Dynamique continentale en marche
Le gouverneur a également mis en avant la dynamique continentale autour de l’IA, rappelant la stratégie adoptée par l’Union africaine en 2024 pour faire de cette technologie un levier de développement durable. Il a évoqué le Sommet mondial sur l’IA en Afrique, tenu en avril 2025 à Kigali, qui a débouché sur la création du Conseil africain de l’intelligence artificielle. Cette vision s’appuie sur des initiatives déjà lancées dans plusieurs pays de l’Uemoa, notamment le Bénin, la Côte d’Ivoire et le Sénégal, a-t-il précisé.
Lors d’une table ronde de haut niveau réunissant plusieurs gouverneurs de banques centrales africaines, Yvon Sana Bangui, gouverneur de la Banque des Etats de l’Afrique centrale (Beac), a appelé à une approche rigoureuse fondée sur un diagnostic institutionnel approfondi et un cadre de gouvernance solide. Il a proposé l’élaboration d’un Livre blanc recensant les bonnes pratiques et les risques liés à l’IA, tout en insistant sur la coopération régionale et internationale pour améliorer la résilience des systèmes financiers.
Pour sa part, Rogerio Lucas Zandamela, gouverneur de la Banque du Mozambique, a mis l’accent sur la nécessité d’objectifs clairs et d’une approche centrée sur l’humain. Il a recommandé la mise en place d’équipes dédiées, la compatibilité des outils avec les systèmes existants et la formation continue des agents pour faciliter l’intégration de l’IA.
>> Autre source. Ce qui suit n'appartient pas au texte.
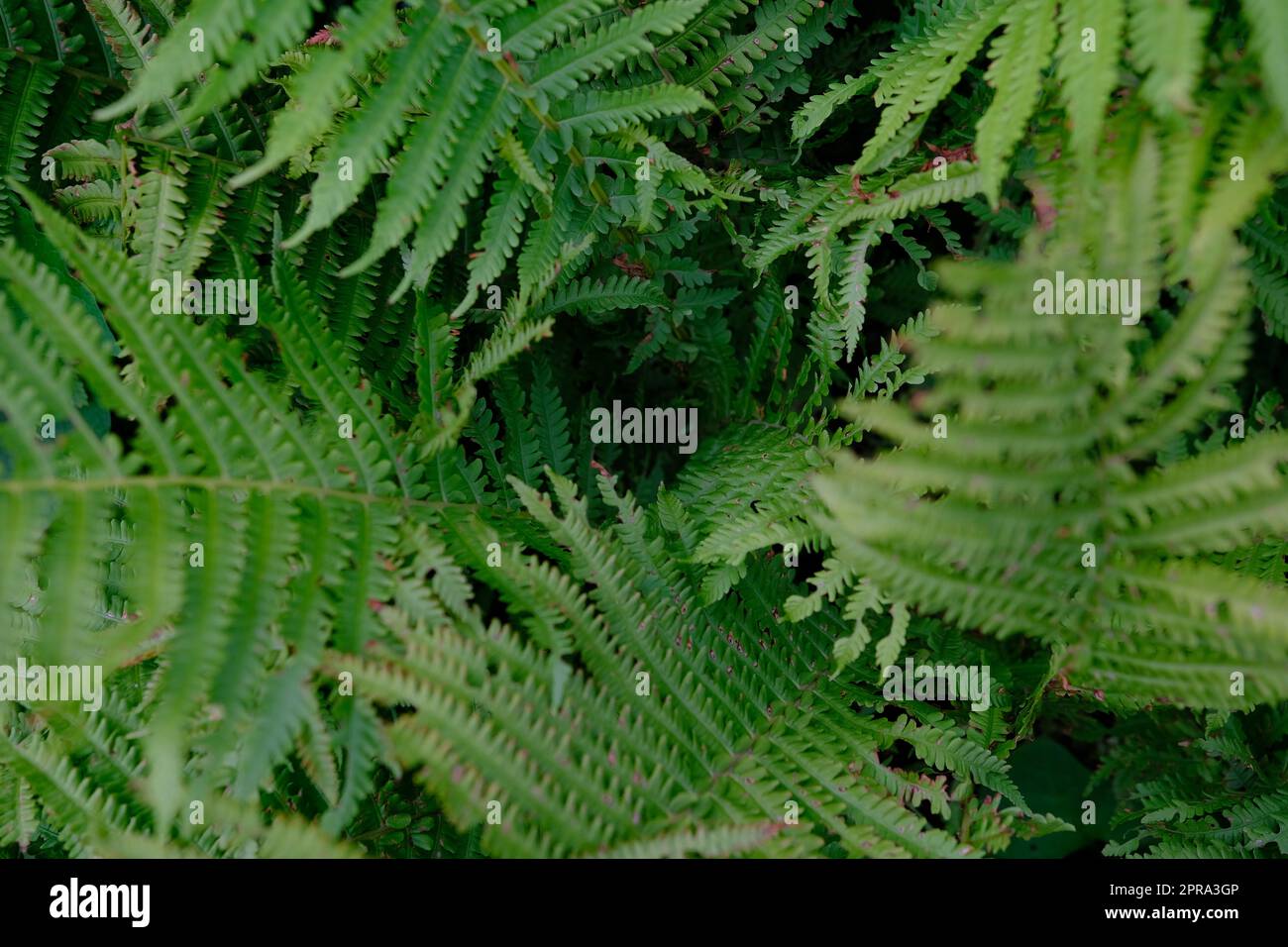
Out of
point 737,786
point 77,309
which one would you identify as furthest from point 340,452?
point 737,786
La Banque centrale de Madagascar, par la voix de son gouverneur Aivo Handriatiana Andrianarivelo, a souligné le potentiel de l’IA pour optimiser la supervision bancaire, améliorer les prévisions économiques et intégrer les effets du changement climatique dans les politiques monétaires. Il a plaidé pour des stratégies institutionnelles cohérentes, fondées sur des partenariats techniques solides et une exécution rigoureuse.
Coopération en perspective

Dr Younoussa Imani, gouverneur de la Banque centrale des Comores, a proposé une approche pragmatique, identifiant des priorités telles que la modélisation macroéconomique, les prévisions d’inflation et les systèmes de paiement. Il a suggéré de créer un réseau de points focaux sur l’IA dans les banques centrales africaines afin de mutualiser les expertises et accélérer les avancées.
Henry F. Saamoi, gouverneur de la Banque centrale du Libéria, a salué la conférence de Dakar comme un tournant stratégique pour son institution. Il a annoncé que le Centre d’innovation digitale de la Banque du Libéria serait désormais chargé de piloter la réflexion sur l’IA, en mettant l’accent sur une structuration progressive et le développement des compétences internes. Il a insisté sur l’importance d’apprendre des institutions les plus avancées pour éviter les écueils.
Des rencontres bilatérales ont suivi à Dakar les 22 et 23 mai entre la Bceao, la Banque centrale des Comores et la Beac. Celle avec la BEAC s’inscrit dans le cadre du Plan Bceao–Beac 2025–2026 signé en janvier dernier, qui vise à renforcer le partenariat stratégique entre les deux institutions.
Tous les gouverneurs ont exprimé leur volonté d’intégrer l’IA de manière responsable, coordonnée et adaptée. Ils ont insisté sur la nécessité d’élaborer des feuilles de route claires, d’assurer une gouvernance rigoureuse et de renforcer la coopération pour répondre aux enjeux éthiques, réglementaires et opérationnels.